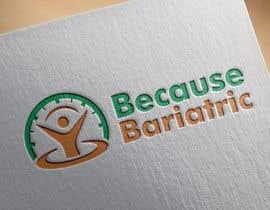 dimasanom9708 tarafından Design a Logo için no 56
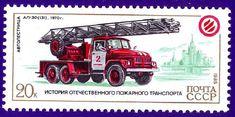 """♥•♥ АЛ-30(131) 1970 Серия марок """"История отечественного пожарного транспорта"""" 1984-1985 гг.  ♥3• #АЛ_30_131_"""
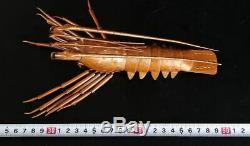JIZAI OKIMONO lobster signedMuneyuki Copper Japanese Antique Japan netsuke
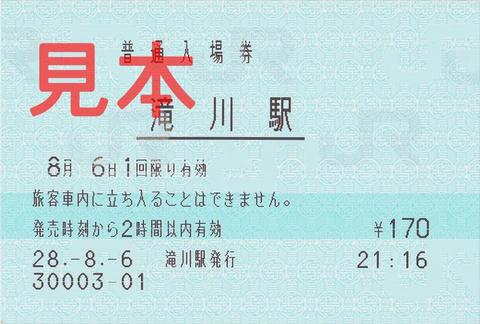 滝川駅入場券(マルス券)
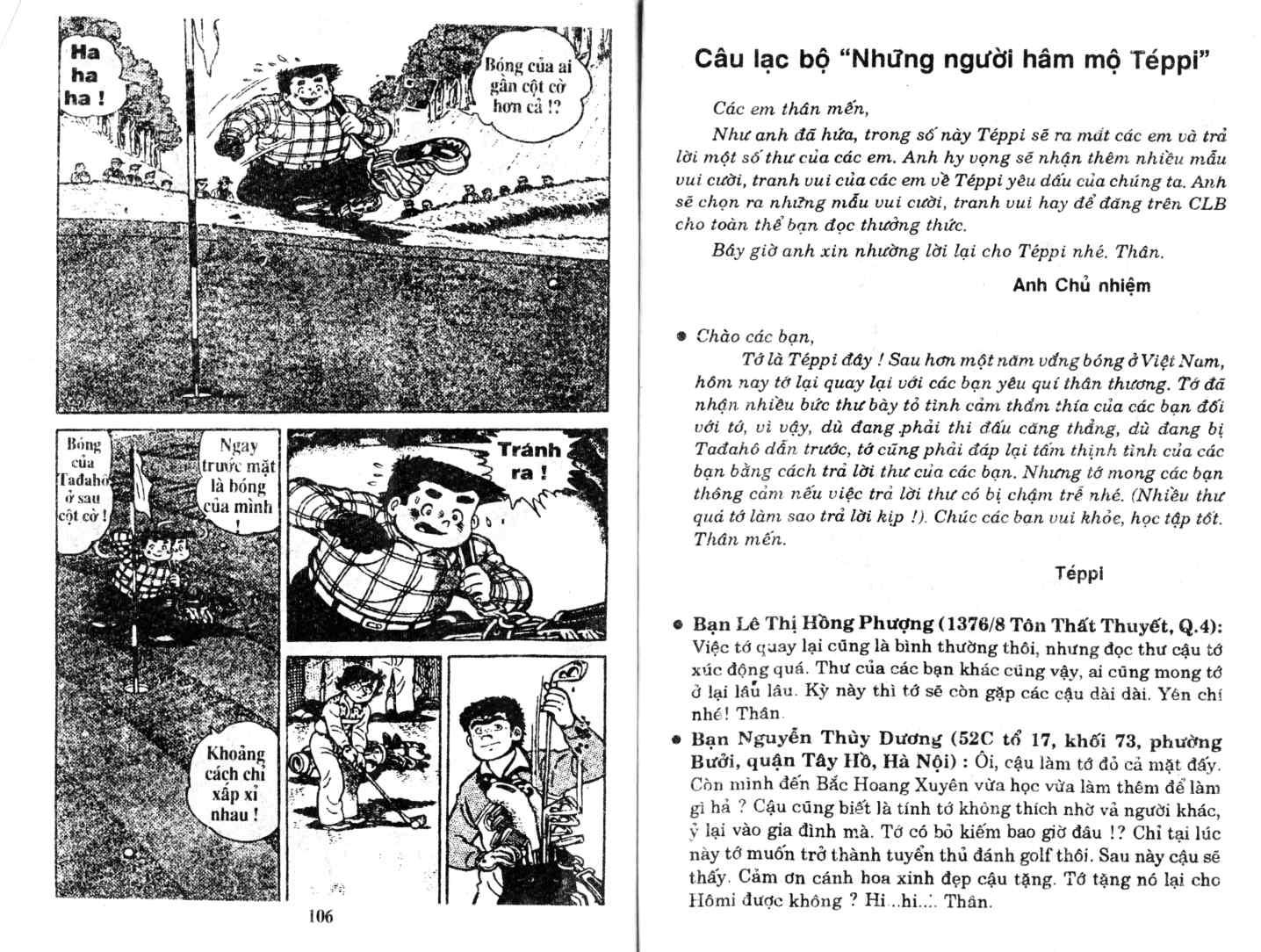 Ashita Tenki ni Naare chapter 7 trang 52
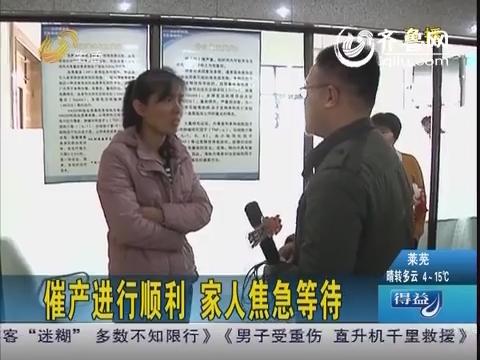 潍坊90后孕妇重度烧伤续:顺利产下一女婴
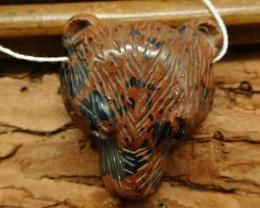 Mahogony obsidian carved bear pendant (G0447)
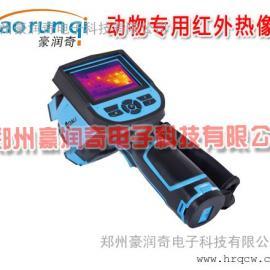 动物红外热像体温仪DL-H3,能使动物变红透明热像仪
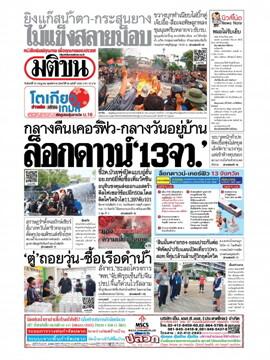 หนังสือพิมพ์มติชน วันจันทร์ที่ 19 กรกฎาคม พ.ศ. 2564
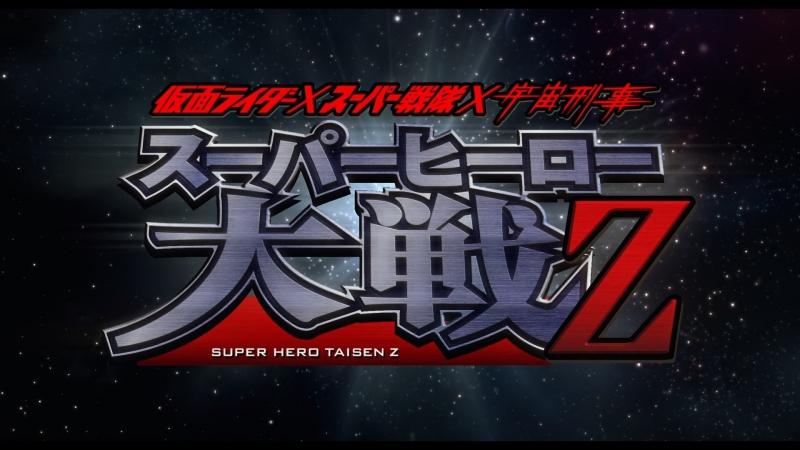 Kamen Riders x Súper Sentai x Detectives Espaciales - La Guerra de los Súper Héroes Z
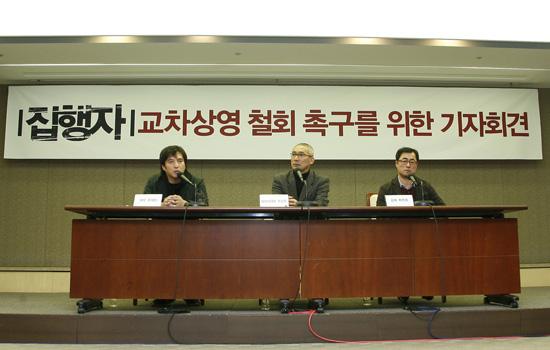 (왼쪽부터)조재현, 조선묵 대표, 최진호 감독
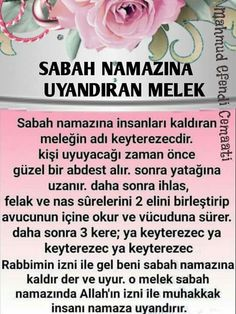 Allah Islam, Piercings, Baby Knitting Patterns, Prayers, Religion, Positivity, Faith, Quotes, Eyes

● PROBLEM TO WORK ON: Because the pictures are not wanted, retype only the text of every record, exactly as given.

● FINISHED EXERCISE:
 dimasanom9708 tarafından Design a Logo için no 56
 """♥•♥ АЛ-30(131) 1970 Серия марок """"История отечественного пожарного транспорта"""" 1984-1985 гг.  ♥3• #АЛ_30_131_"""
JIZAI OKIMONO lobster signedMuneyuki Copper Japanese Antique Japan netsuke
 滝川駅入場券(マルス券)
 Ashita Tenki ni Naare chapter 7 trang 52
 潍坊90后孕妇重度烧伤续:顺利产下一女婴
 Mahogony obsidian carved bear pendant (G0447)
 动物红外热像体温仪DL-H3,能使动物变红透明热像仪
 หนังสือพิมพ์มติชน วันจันทร์ที่ 19 กรกฎาคม พ.ศ. 2564
 Kamen Riders x Súper Sentai x Detectives Espaciales - La Guerra de los Súper Héroes Z
 (왼쪽부터)조재현, 조선묵 대표, 최진호 감독
 Allah Islam, Piercings, Baby Knitting Patterns, Prayers, Religion, Positivity, Faith, Quotes, Eyes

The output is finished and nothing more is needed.